* Start Text to read *

Steve Garrett is a social entrepreneur (the founder of Cardiff Riverside Market), writer and poet who volunteers for the British branch of the Alternatives to Violence Project (AVP). He is part of a group of AVP volunteers who talk to prisoners to help them find ways to become non-violent after being released.
Kommersant UK has spoken to Steve Garrett about the main goals of his volunteer work, the lack of prison funding in the UK and the general nature of men's violence.
Steve, when did the AVP project initially begin?
It began in 1975 when inmates at Green Haven Prison, a maximum security facility in New York State, asked local Quakers to help them teach incarcerated youths how to resolve conflicts nonviolently. While working in these prisons, the need was recognised to help inmates find ways to manage their emotions and reduce violence. Just being in prison presents challenges, but the constant risk of being attacked exacerbates the situation. Therefore, they developed the project to understand peace and violence and transition away from violence towards peace. From the start, the project emphasised practicality rather than philosophical or theoretical discussion of aspects of non-violence. They focused on understanding the problem’s root causes and identifying techniques to help individuals gain better control over their emotions. Since its start in the 70s, the AVP project has expanded, and it is now present in over 50 countries worldwide. Not all groups work solely in prisons however, we also work in local communities in the UK.
Normally one group consists of 12-16 prisoners and three volunteers from AVP. Workshops in prisons normally last for three days, with sessions being five hours each.
I've been doing work in two prisons for around a year now and I've been doing similar sessions in communities for 8 years. So far, I've worked in Berwyn Prison in North Wales (it’s the largest prison in the UK) and in one prison in Costa Rica; I was invited there. I do speak Spanish, so I could communicate with the prisoners there very well. In October this year, I ran workshops in Cardiff prisons as it's my home town. I'm also going as part of an AVP group to South Africa next year, hopefully.

* End Text to read *

(Requests)
1. According to the Steve Garrett interview, in what year did the AVP project begin?
2. List each figure the Steve Garrett interview gives for how a group or workshop in prison is normally set up.
3. Set down the part of the Steve Garrett interview between "Kommersant UK has" and "project initially begin?", inclusive, word for word.

* Start Recorded information *

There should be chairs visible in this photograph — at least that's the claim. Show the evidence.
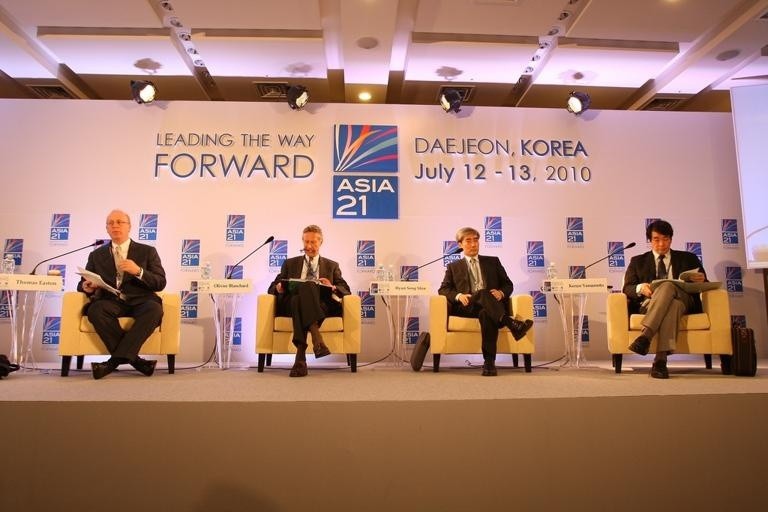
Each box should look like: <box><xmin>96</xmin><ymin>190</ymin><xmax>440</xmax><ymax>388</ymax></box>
<box><xmin>59</xmin><ymin>292</ymin><xmax>181</xmax><ymax>377</ymax></box>
<box><xmin>606</xmin><ymin>288</ymin><xmax>733</xmax><ymax>373</ymax></box>
<box><xmin>429</xmin><ymin>295</ymin><xmax>535</xmax><ymax>372</ymax></box>
<box><xmin>255</xmin><ymin>293</ymin><xmax>361</xmax><ymax>372</ymax></box>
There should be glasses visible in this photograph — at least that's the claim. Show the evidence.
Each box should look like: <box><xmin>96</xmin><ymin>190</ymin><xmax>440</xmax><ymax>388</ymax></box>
<box><xmin>106</xmin><ymin>220</ymin><xmax>129</xmax><ymax>224</ymax></box>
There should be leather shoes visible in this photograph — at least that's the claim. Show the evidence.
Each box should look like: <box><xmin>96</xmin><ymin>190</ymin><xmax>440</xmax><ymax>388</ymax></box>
<box><xmin>312</xmin><ymin>342</ymin><xmax>331</xmax><ymax>359</ymax></box>
<box><xmin>482</xmin><ymin>358</ymin><xmax>498</xmax><ymax>376</ymax></box>
<box><xmin>289</xmin><ymin>360</ymin><xmax>308</xmax><ymax>377</ymax></box>
<box><xmin>629</xmin><ymin>336</ymin><xmax>651</xmax><ymax>356</ymax></box>
<box><xmin>651</xmin><ymin>360</ymin><xmax>670</xmax><ymax>379</ymax></box>
<box><xmin>510</xmin><ymin>318</ymin><xmax>533</xmax><ymax>341</ymax></box>
<box><xmin>91</xmin><ymin>361</ymin><xmax>112</xmax><ymax>379</ymax></box>
<box><xmin>1</xmin><ymin>363</ymin><xmax>20</xmax><ymax>373</ymax></box>
<box><xmin>141</xmin><ymin>358</ymin><xmax>157</xmax><ymax>377</ymax></box>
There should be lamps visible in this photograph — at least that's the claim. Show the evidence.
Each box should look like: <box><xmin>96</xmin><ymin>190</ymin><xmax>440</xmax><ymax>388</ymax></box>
<box><xmin>282</xmin><ymin>84</ymin><xmax>309</xmax><ymax>111</ymax></box>
<box><xmin>129</xmin><ymin>80</ymin><xmax>158</xmax><ymax>104</ymax></box>
<box><xmin>566</xmin><ymin>90</ymin><xmax>591</xmax><ymax>114</ymax></box>
<box><xmin>439</xmin><ymin>90</ymin><xmax>463</xmax><ymax>113</ymax></box>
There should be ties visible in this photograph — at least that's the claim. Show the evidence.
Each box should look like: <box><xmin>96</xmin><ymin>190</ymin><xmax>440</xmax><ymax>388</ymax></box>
<box><xmin>115</xmin><ymin>248</ymin><xmax>124</xmax><ymax>277</ymax></box>
<box><xmin>468</xmin><ymin>258</ymin><xmax>480</xmax><ymax>291</ymax></box>
<box><xmin>657</xmin><ymin>254</ymin><xmax>668</xmax><ymax>278</ymax></box>
<box><xmin>306</xmin><ymin>256</ymin><xmax>316</xmax><ymax>281</ymax></box>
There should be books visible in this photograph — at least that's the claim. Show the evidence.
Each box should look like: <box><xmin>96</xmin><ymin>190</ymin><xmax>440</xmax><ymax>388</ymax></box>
<box><xmin>648</xmin><ymin>267</ymin><xmax>722</xmax><ymax>294</ymax></box>
<box><xmin>281</xmin><ymin>277</ymin><xmax>332</xmax><ymax>295</ymax></box>
<box><xmin>76</xmin><ymin>266</ymin><xmax>121</xmax><ymax>297</ymax></box>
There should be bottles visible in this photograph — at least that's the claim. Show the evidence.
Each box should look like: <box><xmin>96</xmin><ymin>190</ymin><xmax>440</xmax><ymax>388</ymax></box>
<box><xmin>375</xmin><ymin>263</ymin><xmax>396</xmax><ymax>281</ymax></box>
<box><xmin>200</xmin><ymin>260</ymin><xmax>214</xmax><ymax>281</ymax></box>
<box><xmin>546</xmin><ymin>261</ymin><xmax>559</xmax><ymax>281</ymax></box>
<box><xmin>2</xmin><ymin>253</ymin><xmax>16</xmax><ymax>276</ymax></box>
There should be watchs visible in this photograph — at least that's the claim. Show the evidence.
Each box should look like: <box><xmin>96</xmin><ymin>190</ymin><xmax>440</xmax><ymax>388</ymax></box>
<box><xmin>135</xmin><ymin>266</ymin><xmax>143</xmax><ymax>277</ymax></box>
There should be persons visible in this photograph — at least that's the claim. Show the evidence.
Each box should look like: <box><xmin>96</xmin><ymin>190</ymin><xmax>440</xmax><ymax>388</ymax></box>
<box><xmin>77</xmin><ymin>210</ymin><xmax>167</xmax><ymax>380</ymax></box>
<box><xmin>267</xmin><ymin>224</ymin><xmax>351</xmax><ymax>377</ymax></box>
<box><xmin>622</xmin><ymin>220</ymin><xmax>711</xmax><ymax>378</ymax></box>
<box><xmin>438</xmin><ymin>227</ymin><xmax>533</xmax><ymax>377</ymax></box>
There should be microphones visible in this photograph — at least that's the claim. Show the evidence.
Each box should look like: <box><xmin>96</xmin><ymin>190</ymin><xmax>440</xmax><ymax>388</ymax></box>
<box><xmin>572</xmin><ymin>241</ymin><xmax>636</xmax><ymax>279</ymax></box>
<box><xmin>226</xmin><ymin>236</ymin><xmax>275</xmax><ymax>279</ymax></box>
<box><xmin>30</xmin><ymin>241</ymin><xmax>104</xmax><ymax>275</ymax></box>
<box><xmin>402</xmin><ymin>248</ymin><xmax>463</xmax><ymax>282</ymax></box>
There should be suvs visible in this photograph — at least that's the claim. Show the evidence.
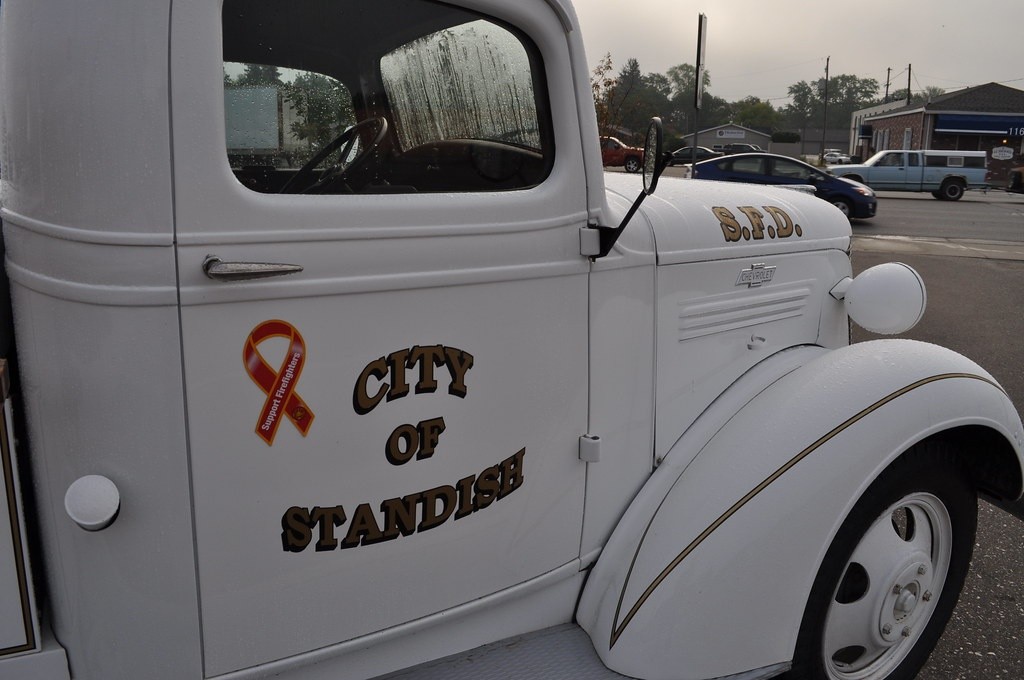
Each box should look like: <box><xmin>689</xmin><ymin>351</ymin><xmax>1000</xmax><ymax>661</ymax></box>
<box><xmin>725</xmin><ymin>142</ymin><xmax>767</xmax><ymax>154</ymax></box>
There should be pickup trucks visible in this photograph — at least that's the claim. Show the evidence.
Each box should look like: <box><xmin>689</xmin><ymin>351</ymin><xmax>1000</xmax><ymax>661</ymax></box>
<box><xmin>823</xmin><ymin>149</ymin><xmax>992</xmax><ymax>202</ymax></box>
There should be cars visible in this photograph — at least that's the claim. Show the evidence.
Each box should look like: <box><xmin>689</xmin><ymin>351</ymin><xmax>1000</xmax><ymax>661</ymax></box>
<box><xmin>1006</xmin><ymin>166</ymin><xmax>1024</xmax><ymax>192</ymax></box>
<box><xmin>683</xmin><ymin>152</ymin><xmax>877</xmax><ymax>223</ymax></box>
<box><xmin>823</xmin><ymin>152</ymin><xmax>851</xmax><ymax>164</ymax></box>
<box><xmin>2</xmin><ymin>1</ymin><xmax>1024</xmax><ymax>679</ymax></box>
<box><xmin>664</xmin><ymin>146</ymin><xmax>725</xmax><ymax>168</ymax></box>
<box><xmin>600</xmin><ymin>135</ymin><xmax>646</xmax><ymax>173</ymax></box>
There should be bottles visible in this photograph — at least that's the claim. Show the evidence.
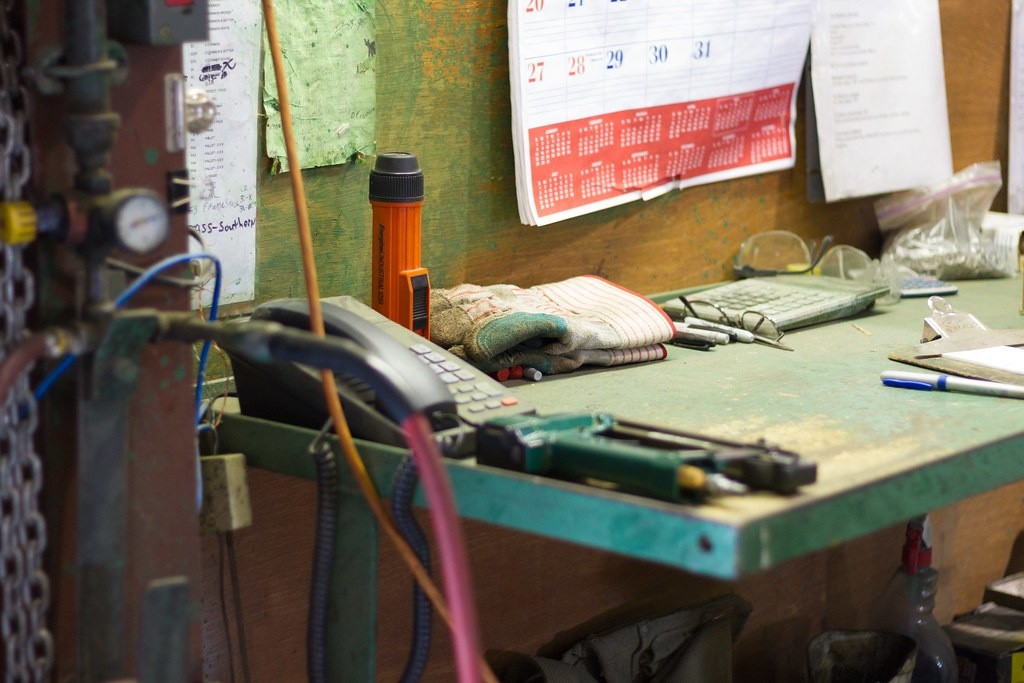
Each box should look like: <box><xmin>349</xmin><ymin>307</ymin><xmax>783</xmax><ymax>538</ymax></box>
<box><xmin>867</xmin><ymin>565</ymin><xmax>960</xmax><ymax>683</ymax></box>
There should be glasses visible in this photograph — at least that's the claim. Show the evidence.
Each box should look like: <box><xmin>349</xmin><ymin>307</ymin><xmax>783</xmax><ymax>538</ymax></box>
<box><xmin>679</xmin><ymin>296</ymin><xmax>785</xmax><ymax>343</ymax></box>
<box><xmin>733</xmin><ymin>230</ymin><xmax>900</xmax><ymax>307</ymax></box>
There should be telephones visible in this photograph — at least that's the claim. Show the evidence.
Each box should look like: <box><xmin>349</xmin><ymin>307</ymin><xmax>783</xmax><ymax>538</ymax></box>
<box><xmin>215</xmin><ymin>294</ymin><xmax>538</xmax><ymax>459</ymax></box>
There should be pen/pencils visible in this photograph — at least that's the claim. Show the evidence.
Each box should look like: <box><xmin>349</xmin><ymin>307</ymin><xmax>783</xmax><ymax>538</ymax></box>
<box><xmin>880</xmin><ymin>370</ymin><xmax>1024</xmax><ymax>400</ymax></box>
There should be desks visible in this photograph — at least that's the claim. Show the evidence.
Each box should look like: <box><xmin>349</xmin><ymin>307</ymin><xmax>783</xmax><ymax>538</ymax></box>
<box><xmin>200</xmin><ymin>254</ymin><xmax>1024</xmax><ymax>683</ymax></box>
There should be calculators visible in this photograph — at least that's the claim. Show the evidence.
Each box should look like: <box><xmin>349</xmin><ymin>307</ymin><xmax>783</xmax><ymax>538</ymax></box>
<box><xmin>845</xmin><ymin>263</ymin><xmax>957</xmax><ymax>299</ymax></box>
<box><xmin>664</xmin><ymin>272</ymin><xmax>890</xmax><ymax>333</ymax></box>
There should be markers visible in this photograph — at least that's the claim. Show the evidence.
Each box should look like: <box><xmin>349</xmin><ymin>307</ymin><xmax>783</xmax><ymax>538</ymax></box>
<box><xmin>663</xmin><ymin>314</ymin><xmax>755</xmax><ymax>352</ymax></box>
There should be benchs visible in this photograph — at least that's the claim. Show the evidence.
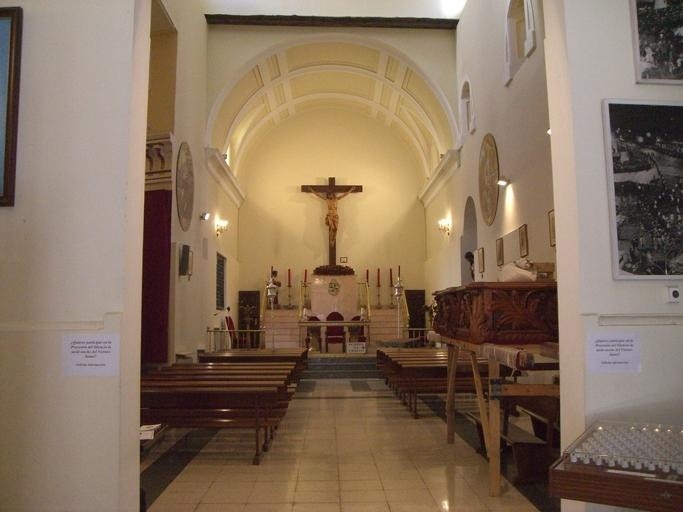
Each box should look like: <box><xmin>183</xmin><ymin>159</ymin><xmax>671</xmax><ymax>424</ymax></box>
<box><xmin>376</xmin><ymin>347</ymin><xmax>522</xmax><ymax>420</ymax></box>
<box><xmin>141</xmin><ymin>349</ymin><xmax>305</xmax><ymax>466</ymax></box>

* End Recorded information *

(Answers to the problems)
1. 1975

2.
- 12-16 prisoners in a group
- Three volunteers from AVP
- Workshops lasting three days
- Sessions of five hours each

3.
Kommersant UK has spoken to Steve Garrett about the main goals of his volunteer work, the lack of prison funding in the UK and the general nature of men's violence.
Steve, when did the AVP project initially begin?